[Set problem]: Please rewrite the records from the line containing "Is tree line, located" through the end of the records, replacing "farmhouse" with "barn" and leaving everything else unchanged. Leave the pictures out of your answer.
— start of Excerpted data —
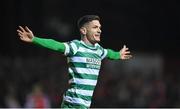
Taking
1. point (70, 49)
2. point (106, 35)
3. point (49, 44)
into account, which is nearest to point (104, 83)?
point (106, 35)

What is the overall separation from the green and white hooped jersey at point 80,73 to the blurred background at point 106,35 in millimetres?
8870

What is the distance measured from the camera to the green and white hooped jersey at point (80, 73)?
325 inches

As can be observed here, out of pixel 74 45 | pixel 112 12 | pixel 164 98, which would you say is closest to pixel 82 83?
pixel 74 45

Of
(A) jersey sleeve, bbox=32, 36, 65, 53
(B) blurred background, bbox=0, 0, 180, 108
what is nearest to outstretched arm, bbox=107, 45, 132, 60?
(A) jersey sleeve, bbox=32, 36, 65, 53

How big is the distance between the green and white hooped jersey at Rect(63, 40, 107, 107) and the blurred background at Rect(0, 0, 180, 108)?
887 centimetres

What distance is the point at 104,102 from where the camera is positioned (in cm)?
1667

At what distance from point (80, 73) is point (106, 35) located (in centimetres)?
1034

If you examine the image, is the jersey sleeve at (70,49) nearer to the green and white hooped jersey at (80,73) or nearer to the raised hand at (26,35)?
the green and white hooped jersey at (80,73)

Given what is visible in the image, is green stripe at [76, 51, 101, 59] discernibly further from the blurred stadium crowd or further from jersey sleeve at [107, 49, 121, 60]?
the blurred stadium crowd

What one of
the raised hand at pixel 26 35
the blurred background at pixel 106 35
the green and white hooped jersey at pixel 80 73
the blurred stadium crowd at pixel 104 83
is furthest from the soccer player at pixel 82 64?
the blurred background at pixel 106 35

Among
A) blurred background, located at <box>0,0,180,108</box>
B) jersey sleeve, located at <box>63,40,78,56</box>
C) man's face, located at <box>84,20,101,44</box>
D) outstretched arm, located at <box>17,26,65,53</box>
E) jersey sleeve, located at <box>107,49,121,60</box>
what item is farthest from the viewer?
blurred background, located at <box>0,0,180,108</box>

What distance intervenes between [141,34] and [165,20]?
663 millimetres

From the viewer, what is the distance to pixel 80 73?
8.26 m

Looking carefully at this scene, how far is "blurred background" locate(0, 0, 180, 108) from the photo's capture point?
58.7 ft
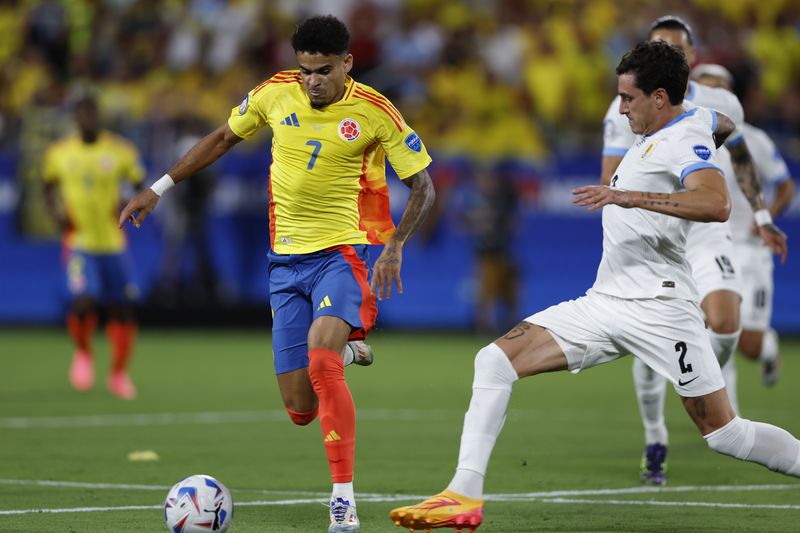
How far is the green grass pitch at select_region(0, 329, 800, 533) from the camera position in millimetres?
7984

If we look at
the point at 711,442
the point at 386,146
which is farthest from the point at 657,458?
the point at 386,146

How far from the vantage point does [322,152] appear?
795 cm

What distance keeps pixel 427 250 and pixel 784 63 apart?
6.09m

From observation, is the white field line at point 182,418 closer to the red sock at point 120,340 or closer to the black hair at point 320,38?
the red sock at point 120,340

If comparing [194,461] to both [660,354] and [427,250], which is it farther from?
[427,250]

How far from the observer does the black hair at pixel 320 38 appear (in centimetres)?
770

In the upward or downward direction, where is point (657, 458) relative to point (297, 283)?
downward

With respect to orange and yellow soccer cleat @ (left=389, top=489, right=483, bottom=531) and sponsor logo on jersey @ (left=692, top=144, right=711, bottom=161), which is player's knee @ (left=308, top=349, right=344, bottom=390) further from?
sponsor logo on jersey @ (left=692, top=144, right=711, bottom=161)

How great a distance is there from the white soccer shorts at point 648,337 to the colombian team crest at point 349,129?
152cm

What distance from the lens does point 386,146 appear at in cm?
798

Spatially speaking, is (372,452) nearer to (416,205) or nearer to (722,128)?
(416,205)

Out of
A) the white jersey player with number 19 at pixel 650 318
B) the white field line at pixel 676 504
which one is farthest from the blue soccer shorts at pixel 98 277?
the white jersey player with number 19 at pixel 650 318

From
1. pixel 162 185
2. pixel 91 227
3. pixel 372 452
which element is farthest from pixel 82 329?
pixel 162 185

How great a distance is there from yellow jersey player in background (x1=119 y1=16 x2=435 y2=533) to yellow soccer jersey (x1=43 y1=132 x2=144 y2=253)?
24.2 ft
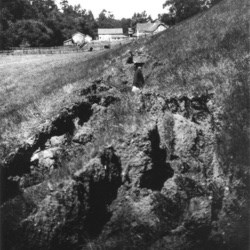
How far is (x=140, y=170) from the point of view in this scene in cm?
838

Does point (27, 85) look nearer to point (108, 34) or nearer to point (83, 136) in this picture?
point (83, 136)

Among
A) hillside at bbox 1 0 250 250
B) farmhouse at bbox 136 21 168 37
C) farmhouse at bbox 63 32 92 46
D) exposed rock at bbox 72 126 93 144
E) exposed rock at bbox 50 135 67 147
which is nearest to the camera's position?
hillside at bbox 1 0 250 250

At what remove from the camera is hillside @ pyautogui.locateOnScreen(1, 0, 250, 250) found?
7.60 m

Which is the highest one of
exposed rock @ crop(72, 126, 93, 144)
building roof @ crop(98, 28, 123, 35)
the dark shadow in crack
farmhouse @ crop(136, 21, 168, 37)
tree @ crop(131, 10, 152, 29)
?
tree @ crop(131, 10, 152, 29)

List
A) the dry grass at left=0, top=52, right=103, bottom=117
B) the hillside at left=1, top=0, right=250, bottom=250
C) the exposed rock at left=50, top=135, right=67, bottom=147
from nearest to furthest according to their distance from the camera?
the hillside at left=1, top=0, right=250, bottom=250
the exposed rock at left=50, top=135, right=67, bottom=147
the dry grass at left=0, top=52, right=103, bottom=117

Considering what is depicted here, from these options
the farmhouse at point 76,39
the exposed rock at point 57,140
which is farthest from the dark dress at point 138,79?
the farmhouse at point 76,39

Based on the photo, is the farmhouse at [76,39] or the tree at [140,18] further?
the tree at [140,18]

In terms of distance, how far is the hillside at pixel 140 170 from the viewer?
760 cm

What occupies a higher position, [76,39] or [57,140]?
[76,39]

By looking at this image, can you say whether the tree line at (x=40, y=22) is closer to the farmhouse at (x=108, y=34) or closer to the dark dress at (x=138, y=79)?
the farmhouse at (x=108, y=34)

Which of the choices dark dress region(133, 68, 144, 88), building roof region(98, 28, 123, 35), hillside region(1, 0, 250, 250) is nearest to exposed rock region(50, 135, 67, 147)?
hillside region(1, 0, 250, 250)

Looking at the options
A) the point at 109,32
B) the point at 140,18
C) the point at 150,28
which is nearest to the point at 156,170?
the point at 150,28

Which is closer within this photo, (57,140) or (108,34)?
(57,140)

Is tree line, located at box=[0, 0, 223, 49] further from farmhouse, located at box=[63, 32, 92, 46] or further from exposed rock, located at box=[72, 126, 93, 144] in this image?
exposed rock, located at box=[72, 126, 93, 144]
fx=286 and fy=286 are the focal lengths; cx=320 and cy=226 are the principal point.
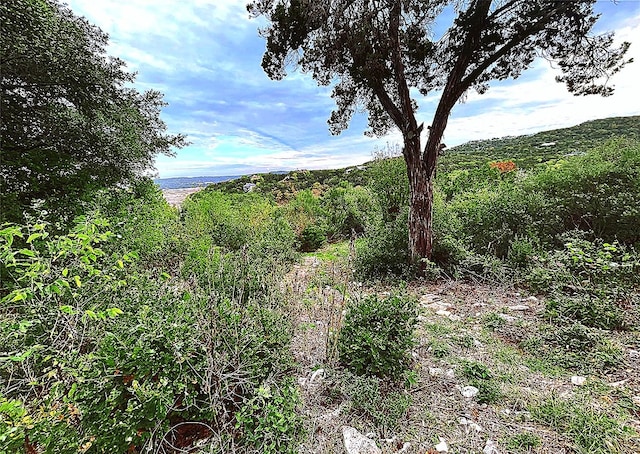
— end of Excerpted data —
[Full output]:
Is tree line, located at box=[0, 0, 223, 49] further from barn, located at box=[63, 32, 92, 46] or further from exposed rock, located at box=[72, 126, 93, 144] in this image?
exposed rock, located at box=[72, 126, 93, 144]
fx=286 and fy=286 are the focal lengths; cx=320 and cy=226 are the principal point.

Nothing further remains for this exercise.